読解文:
<<<<
医療法人化を考えています。働いているのは、院長である自分とスタッフ3名です。現在社会保険には加入していないのですが、法人化した場合は、社会保険に加入しないといけないと友人から聞きました。スタッフが5名未満だったら加入する必要はないですよね?
個人クリニックを経営していた場合は、スタッフ数が5名未満であれば社会保険に加入しなくても問題ありません。しかし、医療法人になった場合には、スタッフの人数に関係なく、強制的に社会保険に加入する義務が生じます。
院長先生については、健康保険について、既に歯科医師健康保険に加入している場合が多く、医療法人化をした場合もそのまま歯科医師健康保険に加入するほうが有利になるケースが多いと考えられます。
年金については、医療法人化した場合は、厚生年金に加入することになります。
年金制度は2階建てとなっており、1階の国民年金が全国民が加入する年金で、厚生年金は国民年金に上乗せされた2階にあたる部分となります。
厚生年金に加入すると、将来もらえる年金額は国民年金だけの場合と比べ増えますが、その分毎月支払う年金保険料も増えます。
ただし、法人で厚生年金に加入した場合には、保険料の半分が法人負担となります。
スタッフについては、現在社会保険に加入していないとのことですが、上述した通り、社会保険の強制加入となってしまうので、厚生年金保険料の半分を法人で負担することになります。
またスタッフの勤務中のケガや失業に対する保険である労働保険も加入し、保険料の大半を法人が負担しなければなりません。
なお、歯科医師健康保険に加入した場合は、法人が保険料の半分を負担する義務は負いません。
>>>>
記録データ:
<<<<
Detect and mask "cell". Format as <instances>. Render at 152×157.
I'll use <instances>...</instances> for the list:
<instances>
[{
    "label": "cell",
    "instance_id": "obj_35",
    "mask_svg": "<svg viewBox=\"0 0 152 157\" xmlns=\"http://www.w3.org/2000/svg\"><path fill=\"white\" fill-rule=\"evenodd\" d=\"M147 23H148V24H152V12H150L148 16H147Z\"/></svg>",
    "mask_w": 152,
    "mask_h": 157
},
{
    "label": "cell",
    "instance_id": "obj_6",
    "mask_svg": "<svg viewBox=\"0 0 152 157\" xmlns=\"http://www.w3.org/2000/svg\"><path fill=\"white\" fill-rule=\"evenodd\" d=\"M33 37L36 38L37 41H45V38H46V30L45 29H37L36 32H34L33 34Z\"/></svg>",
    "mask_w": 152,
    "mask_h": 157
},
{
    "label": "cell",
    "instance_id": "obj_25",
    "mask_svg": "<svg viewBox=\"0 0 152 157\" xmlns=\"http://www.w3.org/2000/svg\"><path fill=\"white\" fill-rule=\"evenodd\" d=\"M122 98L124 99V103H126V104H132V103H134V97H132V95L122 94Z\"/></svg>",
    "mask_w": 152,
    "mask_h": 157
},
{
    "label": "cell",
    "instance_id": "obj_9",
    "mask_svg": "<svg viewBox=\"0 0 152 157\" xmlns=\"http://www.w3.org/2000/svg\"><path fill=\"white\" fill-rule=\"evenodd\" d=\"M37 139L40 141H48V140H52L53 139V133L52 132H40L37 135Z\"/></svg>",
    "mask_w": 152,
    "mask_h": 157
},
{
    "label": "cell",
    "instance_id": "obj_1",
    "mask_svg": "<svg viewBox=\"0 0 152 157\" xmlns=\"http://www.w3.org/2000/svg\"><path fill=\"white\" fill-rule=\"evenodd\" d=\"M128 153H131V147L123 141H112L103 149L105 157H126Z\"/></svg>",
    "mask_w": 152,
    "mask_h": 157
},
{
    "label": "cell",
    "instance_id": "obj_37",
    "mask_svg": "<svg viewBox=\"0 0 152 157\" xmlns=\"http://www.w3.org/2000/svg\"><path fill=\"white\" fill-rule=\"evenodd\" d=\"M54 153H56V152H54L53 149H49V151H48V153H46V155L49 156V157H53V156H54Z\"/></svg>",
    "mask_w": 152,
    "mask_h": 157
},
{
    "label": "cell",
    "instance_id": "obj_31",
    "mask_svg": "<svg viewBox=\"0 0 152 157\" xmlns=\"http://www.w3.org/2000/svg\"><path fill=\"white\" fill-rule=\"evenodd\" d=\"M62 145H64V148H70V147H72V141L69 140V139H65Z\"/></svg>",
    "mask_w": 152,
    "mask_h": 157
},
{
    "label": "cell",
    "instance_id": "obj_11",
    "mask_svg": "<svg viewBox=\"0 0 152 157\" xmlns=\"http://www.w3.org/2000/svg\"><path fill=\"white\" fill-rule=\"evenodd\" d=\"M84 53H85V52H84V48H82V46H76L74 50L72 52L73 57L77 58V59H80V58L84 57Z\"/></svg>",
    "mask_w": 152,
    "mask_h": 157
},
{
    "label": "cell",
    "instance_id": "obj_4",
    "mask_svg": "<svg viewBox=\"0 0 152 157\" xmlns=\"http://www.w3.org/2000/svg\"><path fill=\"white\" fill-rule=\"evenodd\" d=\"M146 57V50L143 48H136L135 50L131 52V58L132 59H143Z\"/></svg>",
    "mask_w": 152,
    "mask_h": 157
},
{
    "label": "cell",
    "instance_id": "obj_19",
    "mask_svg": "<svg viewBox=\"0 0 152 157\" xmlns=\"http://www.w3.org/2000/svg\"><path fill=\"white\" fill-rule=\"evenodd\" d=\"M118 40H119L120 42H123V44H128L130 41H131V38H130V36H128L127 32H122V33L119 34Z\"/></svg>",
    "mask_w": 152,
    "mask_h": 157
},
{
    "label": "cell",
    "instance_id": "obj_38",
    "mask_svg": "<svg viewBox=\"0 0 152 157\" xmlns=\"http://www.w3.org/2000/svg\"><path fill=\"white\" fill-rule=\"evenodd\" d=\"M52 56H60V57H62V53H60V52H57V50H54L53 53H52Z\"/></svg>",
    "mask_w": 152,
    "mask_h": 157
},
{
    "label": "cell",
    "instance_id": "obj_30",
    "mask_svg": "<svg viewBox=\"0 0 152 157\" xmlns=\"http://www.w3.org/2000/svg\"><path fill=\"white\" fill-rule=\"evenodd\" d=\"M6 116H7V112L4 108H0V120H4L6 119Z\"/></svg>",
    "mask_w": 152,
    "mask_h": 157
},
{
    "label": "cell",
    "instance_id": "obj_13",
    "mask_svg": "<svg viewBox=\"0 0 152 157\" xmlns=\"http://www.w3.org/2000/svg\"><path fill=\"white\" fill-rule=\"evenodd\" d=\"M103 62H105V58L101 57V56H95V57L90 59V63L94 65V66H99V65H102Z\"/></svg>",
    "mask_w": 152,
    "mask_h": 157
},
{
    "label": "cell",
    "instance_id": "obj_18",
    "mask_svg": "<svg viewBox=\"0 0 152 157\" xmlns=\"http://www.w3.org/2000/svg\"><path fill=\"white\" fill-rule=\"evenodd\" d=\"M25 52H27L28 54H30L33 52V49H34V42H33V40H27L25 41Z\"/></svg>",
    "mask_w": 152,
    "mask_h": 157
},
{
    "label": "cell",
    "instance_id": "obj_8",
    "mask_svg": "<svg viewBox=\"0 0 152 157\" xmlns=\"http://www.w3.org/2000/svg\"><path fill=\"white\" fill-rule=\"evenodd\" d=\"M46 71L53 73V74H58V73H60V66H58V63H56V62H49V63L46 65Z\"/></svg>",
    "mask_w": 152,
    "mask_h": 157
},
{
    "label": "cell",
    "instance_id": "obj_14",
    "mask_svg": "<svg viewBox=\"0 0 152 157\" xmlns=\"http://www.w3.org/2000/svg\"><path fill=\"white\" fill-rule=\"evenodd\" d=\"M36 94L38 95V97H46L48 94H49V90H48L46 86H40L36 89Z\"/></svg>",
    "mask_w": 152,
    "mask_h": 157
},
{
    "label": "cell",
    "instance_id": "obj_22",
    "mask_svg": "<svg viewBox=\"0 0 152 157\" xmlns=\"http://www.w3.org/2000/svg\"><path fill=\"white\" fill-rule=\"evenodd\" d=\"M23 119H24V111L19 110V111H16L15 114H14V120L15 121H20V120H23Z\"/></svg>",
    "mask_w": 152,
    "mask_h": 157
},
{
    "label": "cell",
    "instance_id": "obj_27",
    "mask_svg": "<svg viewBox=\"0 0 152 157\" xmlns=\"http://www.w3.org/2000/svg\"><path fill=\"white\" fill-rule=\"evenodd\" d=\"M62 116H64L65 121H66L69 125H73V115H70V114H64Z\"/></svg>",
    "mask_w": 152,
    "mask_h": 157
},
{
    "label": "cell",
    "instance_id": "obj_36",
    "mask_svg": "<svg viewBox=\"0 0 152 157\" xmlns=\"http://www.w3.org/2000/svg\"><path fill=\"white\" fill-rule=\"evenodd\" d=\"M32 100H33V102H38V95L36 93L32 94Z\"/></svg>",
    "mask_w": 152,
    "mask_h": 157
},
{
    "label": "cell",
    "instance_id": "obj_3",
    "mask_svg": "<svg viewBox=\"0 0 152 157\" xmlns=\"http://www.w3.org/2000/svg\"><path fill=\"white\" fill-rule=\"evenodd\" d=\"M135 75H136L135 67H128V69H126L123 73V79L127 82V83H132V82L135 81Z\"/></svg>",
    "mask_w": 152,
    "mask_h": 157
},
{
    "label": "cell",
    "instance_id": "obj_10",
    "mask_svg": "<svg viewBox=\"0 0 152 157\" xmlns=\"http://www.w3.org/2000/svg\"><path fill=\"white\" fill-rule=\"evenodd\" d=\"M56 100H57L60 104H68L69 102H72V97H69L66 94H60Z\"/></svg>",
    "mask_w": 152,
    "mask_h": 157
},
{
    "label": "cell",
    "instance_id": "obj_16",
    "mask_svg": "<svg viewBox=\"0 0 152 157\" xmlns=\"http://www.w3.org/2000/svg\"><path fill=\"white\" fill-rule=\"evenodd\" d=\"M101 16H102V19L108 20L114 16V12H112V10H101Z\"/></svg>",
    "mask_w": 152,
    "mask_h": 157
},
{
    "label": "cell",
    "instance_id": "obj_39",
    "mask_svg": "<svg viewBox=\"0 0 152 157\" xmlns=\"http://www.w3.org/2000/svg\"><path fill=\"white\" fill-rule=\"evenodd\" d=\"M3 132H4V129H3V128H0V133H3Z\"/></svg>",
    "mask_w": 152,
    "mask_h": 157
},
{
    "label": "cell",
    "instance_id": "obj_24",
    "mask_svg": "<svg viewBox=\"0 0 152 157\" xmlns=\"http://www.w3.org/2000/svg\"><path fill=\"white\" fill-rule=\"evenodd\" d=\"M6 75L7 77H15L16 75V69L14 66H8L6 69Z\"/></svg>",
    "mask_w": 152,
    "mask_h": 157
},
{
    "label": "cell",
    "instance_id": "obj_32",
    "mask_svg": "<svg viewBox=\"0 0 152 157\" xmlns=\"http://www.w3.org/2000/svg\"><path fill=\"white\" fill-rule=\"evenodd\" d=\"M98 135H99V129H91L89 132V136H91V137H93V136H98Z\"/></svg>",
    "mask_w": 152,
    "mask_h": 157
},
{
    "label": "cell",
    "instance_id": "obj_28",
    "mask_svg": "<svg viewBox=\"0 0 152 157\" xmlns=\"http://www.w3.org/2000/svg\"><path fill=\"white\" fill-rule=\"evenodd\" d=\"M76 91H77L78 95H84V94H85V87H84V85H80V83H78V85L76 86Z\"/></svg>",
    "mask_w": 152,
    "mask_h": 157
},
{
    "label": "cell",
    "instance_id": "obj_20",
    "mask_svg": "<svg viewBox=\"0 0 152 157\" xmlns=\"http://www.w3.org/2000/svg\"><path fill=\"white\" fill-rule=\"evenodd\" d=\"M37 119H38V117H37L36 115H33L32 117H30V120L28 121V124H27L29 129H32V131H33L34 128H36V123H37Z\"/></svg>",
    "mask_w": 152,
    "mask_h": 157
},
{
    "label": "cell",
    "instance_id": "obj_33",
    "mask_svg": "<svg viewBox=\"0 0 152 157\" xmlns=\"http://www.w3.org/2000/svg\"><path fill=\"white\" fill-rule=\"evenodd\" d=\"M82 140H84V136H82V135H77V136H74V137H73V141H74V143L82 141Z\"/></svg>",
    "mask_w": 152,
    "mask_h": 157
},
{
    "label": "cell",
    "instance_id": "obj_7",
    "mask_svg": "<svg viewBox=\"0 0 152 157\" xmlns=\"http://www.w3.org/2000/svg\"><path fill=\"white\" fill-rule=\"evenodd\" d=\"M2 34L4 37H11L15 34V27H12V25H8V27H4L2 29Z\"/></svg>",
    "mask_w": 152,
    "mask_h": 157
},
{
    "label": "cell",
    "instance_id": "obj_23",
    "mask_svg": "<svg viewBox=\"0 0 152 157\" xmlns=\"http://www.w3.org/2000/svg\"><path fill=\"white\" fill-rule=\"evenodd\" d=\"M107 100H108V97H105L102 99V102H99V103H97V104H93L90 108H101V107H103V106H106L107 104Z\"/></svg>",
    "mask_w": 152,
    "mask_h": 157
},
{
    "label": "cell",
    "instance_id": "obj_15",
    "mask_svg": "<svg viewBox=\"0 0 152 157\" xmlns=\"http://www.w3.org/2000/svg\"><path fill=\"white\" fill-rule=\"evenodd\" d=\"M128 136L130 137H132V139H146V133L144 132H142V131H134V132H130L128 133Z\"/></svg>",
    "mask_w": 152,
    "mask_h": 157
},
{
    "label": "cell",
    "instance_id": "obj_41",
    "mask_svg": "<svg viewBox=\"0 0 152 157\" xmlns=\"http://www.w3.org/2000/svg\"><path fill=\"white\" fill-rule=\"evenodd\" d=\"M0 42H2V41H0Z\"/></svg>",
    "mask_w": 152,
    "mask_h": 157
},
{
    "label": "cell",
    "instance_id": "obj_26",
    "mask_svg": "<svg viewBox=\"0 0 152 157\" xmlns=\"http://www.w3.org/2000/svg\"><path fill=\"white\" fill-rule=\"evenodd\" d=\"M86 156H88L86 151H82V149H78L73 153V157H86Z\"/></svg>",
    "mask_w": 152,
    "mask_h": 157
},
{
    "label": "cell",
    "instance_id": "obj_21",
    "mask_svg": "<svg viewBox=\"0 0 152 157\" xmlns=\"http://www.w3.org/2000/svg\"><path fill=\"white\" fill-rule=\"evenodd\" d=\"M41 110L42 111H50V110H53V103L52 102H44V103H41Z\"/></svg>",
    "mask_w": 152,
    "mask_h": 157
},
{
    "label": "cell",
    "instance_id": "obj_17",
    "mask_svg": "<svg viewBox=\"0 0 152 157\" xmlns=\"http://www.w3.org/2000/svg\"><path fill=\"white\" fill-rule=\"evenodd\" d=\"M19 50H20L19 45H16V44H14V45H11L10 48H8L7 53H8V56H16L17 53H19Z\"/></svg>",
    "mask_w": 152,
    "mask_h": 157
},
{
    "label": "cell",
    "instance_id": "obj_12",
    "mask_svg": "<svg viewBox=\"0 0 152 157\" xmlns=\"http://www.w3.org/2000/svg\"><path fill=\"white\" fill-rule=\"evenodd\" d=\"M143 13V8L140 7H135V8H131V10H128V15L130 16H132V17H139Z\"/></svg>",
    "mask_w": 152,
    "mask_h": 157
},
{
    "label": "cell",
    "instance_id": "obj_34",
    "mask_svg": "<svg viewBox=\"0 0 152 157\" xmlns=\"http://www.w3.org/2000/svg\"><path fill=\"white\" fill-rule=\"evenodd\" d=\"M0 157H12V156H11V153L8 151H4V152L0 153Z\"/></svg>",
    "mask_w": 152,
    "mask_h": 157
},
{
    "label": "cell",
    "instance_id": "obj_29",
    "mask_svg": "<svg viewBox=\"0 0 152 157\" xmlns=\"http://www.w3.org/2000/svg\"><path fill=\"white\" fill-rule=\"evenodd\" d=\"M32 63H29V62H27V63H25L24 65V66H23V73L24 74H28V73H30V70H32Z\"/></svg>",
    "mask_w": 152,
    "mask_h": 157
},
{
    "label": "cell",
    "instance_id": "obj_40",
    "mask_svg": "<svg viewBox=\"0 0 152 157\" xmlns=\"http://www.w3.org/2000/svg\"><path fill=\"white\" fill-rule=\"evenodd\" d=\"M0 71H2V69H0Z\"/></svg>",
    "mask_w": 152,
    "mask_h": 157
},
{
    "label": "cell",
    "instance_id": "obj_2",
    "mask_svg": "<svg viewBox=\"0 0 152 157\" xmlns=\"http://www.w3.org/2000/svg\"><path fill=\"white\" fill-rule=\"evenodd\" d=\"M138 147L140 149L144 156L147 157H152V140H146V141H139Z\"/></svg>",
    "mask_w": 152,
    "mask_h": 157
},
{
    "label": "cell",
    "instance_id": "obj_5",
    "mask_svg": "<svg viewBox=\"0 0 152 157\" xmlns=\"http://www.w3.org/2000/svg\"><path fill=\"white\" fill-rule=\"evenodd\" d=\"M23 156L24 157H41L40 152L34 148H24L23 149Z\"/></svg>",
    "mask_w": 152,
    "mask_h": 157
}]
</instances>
>>>>
実施する課題: 医療法人化と社会保険に関する文章を、全文そのまま書き写すこと。 エントリは別の出典から取ったものである。

本課題の解答:
医療法人化を考えています。働いているのは、院長である自分とスタッフ3名です。現在社会保険には加入していないのですが、法人化した場合は、社会保険に加入しないといけないと友人から聞きました。スタッフが5名未満だったら加入する必要はないですよね?
個人クリニックを経営していた場合は、スタッフ数が5名未満であれば社会保険に加入しなくても問題ありません。しかし、医療法人になった場合には、スタッフの人数に関係なく、強制的に社会保険に加入する義務が生じます。
院長先生については、健康保険について、既に歯科医師健康保険に加入している場合が多く、医療法人化をした場合もそのまま歯科医師健康保険に加入するほうが有利になるケースが多いと考えられます。
年金については、医療法人化した場合は、厚生年金に加入することになります。
年金制度は2階建てとなっており、1階の国民年金が全国民が加入する年金で、厚生年金は国民年金に上乗せされた2階にあたる部分となります。
厚生年金に加入すると、将来もらえる年金額は国民年金だけの場合と比べ増えますが、その分毎月支払う年金保険料も増えます。
ただし、法人で厚生年金に加入した場合には、保険料の半分が法人負担となります。
スタッフについては、現在社会保険に加入していないとのことですが、上述した通り、社会保険の強制加入となってしまうので、厚生年金保険料の半分を法人で負担することになります。
またスタッフの勤務中のケガや失業に対する保険である労働保険も加入し、保険料の大半を法人が負担しなければなりません。
なお、歯科医師健康保険に加入した場合は、法人が保険料の半分を負担する義務は負いません。